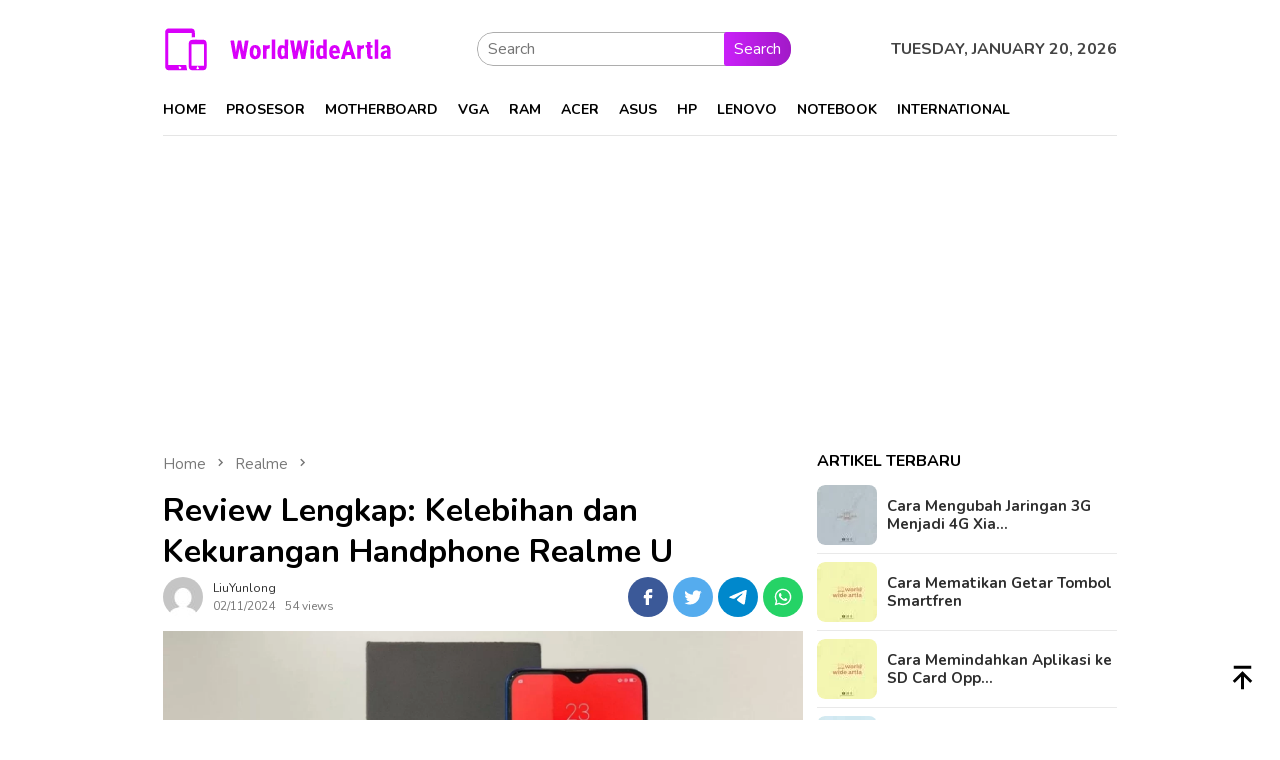

--- FILE ---
content_type: text/html; charset=utf-8
request_url: https://www.google.com/recaptcha/api2/aframe
body_size: 136
content:
<!DOCTYPE HTML><html><head><meta http-equiv="content-type" content="text/html; charset=UTF-8"></head><body><script nonce="wOMgQNbZXbKL1d3Ue7TRuw">/** Anti-fraud and anti-abuse applications only. See google.com/recaptcha */ try{var clients={'sodar':'https://pagead2.googlesyndication.com/pagead/sodar?'};window.addEventListener("message",function(a){try{if(a.source===window.parent){var b=JSON.parse(a.data);var c=clients[b['id']];if(c){var d=document.createElement('img');d.src=c+b['params']+'&rc='+(localStorage.getItem("rc::a")?sessionStorage.getItem("rc::b"):"");window.document.body.appendChild(d);sessionStorage.setItem("rc::e",parseInt(sessionStorage.getItem("rc::e")||0)+1);localStorage.setItem("rc::h",'1768917720064');}}}catch(b){}});window.parent.postMessage("_grecaptcha_ready", "*");}catch(b){}</script></body></html>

Task statement
Transcribe each line of the material above verbatim, but do not include the images.

The answer
--- FILE ---
content_type: text/html; charset=utf-8
request_url: https://www.google.com/recaptcha/api2/aframe
body_size: 136
content:
<!DOCTYPE HTML><html><head><meta http-equiv="content-type" content="text/html; charset=UTF-8"></head><body><script nonce="wOMgQNbZXbKL1d3Ue7TRuw">/** Anti-fraud and anti-abuse applications only. See google.com/recaptcha */ try{var clients={'sodar':'https://pagead2.googlesyndication.com/pagead/sodar?'};window.addEventListener("message",function(a){try{if(a.source===window.parent){var b=JSON.parse(a.data);var c=clients[b['id']];if(c){var d=document.createElement('img');d.src=c+b['params']+'&rc='+(localStorage.getItem("rc::a")?sessionStorage.getItem("rc::b"):"");window.document.body.appendChild(d);sessionStorage.setItem("rc::e",parseInt(sessionStorage.getItem("rc::e")||0)+1);localStorage.setItem("rc::h",'1768917720064');}}}catch(b){}});window.parent.postMessage("_grecaptcha_ready", "*");}catch(b){}</script></body></html>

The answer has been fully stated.